* [Task goal]: Copy each line of the listing where the word "annotators" can be found.
· · · · · · ·
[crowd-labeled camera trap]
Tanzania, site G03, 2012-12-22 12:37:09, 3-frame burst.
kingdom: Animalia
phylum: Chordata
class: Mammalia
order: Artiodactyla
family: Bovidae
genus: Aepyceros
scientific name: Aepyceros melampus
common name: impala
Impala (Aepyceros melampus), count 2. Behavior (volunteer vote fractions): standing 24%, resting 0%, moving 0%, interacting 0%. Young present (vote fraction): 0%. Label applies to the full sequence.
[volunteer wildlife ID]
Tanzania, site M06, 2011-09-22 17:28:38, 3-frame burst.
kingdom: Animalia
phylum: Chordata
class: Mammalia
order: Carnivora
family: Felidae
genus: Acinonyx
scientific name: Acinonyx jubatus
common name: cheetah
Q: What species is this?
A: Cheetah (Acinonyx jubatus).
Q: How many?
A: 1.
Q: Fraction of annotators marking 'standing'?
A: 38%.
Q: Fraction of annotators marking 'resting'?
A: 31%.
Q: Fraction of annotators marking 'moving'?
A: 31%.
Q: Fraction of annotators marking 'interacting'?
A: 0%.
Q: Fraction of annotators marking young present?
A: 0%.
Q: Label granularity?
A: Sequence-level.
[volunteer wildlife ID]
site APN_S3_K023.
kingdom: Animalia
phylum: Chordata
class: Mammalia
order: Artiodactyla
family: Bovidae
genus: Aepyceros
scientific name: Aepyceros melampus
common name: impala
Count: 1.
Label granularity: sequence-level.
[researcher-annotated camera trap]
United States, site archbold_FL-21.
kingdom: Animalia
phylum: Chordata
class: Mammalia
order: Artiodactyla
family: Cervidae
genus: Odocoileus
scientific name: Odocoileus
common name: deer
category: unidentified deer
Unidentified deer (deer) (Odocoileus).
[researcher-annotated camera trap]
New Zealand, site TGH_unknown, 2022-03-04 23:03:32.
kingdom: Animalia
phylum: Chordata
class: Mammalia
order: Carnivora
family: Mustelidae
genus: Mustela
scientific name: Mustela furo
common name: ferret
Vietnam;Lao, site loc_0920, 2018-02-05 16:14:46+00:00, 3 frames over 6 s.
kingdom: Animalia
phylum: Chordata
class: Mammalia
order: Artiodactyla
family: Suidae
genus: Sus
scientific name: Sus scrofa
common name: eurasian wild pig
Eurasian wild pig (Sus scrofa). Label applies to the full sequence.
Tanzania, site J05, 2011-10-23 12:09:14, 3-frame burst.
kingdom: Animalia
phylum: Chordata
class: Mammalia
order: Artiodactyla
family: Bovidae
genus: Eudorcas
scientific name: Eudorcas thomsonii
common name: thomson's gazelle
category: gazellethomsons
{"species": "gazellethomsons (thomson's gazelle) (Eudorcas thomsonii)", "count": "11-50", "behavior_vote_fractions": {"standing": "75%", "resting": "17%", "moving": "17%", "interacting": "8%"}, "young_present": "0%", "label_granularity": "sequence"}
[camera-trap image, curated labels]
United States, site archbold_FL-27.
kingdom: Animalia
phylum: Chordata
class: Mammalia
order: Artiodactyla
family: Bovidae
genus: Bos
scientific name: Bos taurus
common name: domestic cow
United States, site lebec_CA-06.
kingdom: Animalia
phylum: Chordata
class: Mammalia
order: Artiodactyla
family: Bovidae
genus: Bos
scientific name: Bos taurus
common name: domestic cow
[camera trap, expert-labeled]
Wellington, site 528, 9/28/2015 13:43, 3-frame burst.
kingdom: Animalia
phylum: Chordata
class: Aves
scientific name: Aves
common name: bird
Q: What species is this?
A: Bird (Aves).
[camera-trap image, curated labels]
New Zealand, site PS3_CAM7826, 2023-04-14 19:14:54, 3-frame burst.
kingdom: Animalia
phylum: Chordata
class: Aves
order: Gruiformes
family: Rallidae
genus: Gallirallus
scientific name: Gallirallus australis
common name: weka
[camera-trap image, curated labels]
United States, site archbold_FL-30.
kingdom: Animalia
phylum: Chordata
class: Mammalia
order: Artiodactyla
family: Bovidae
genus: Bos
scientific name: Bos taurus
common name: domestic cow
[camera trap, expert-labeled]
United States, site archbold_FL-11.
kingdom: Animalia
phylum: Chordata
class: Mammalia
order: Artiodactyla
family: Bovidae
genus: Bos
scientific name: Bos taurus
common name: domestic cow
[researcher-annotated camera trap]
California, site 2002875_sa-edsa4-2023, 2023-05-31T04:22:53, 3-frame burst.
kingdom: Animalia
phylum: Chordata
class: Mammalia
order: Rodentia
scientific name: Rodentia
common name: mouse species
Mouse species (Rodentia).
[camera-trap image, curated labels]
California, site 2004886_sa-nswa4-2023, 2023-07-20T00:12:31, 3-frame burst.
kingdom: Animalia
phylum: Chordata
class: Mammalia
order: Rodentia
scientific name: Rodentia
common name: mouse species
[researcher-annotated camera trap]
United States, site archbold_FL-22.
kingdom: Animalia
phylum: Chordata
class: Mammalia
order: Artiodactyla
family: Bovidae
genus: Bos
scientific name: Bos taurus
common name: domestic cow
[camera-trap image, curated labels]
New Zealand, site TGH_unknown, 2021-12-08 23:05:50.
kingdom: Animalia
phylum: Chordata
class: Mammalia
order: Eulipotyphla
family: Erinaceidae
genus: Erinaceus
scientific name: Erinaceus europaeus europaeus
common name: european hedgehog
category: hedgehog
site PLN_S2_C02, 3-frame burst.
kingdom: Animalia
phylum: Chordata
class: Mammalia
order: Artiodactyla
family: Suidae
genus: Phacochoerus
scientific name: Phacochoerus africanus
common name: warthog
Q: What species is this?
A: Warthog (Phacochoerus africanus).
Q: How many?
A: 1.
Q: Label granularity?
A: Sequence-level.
· · · · · · ·
* [Response below]:
Q: Fraction of annotators marking 'standing'?
Q: Fraction of annotators marking 'resting'?
Q: Fraction of annotators marking 'moving'?
Q: Fraction of annotators marking 'interacting'?
Q: Fraction of annotators marking young present?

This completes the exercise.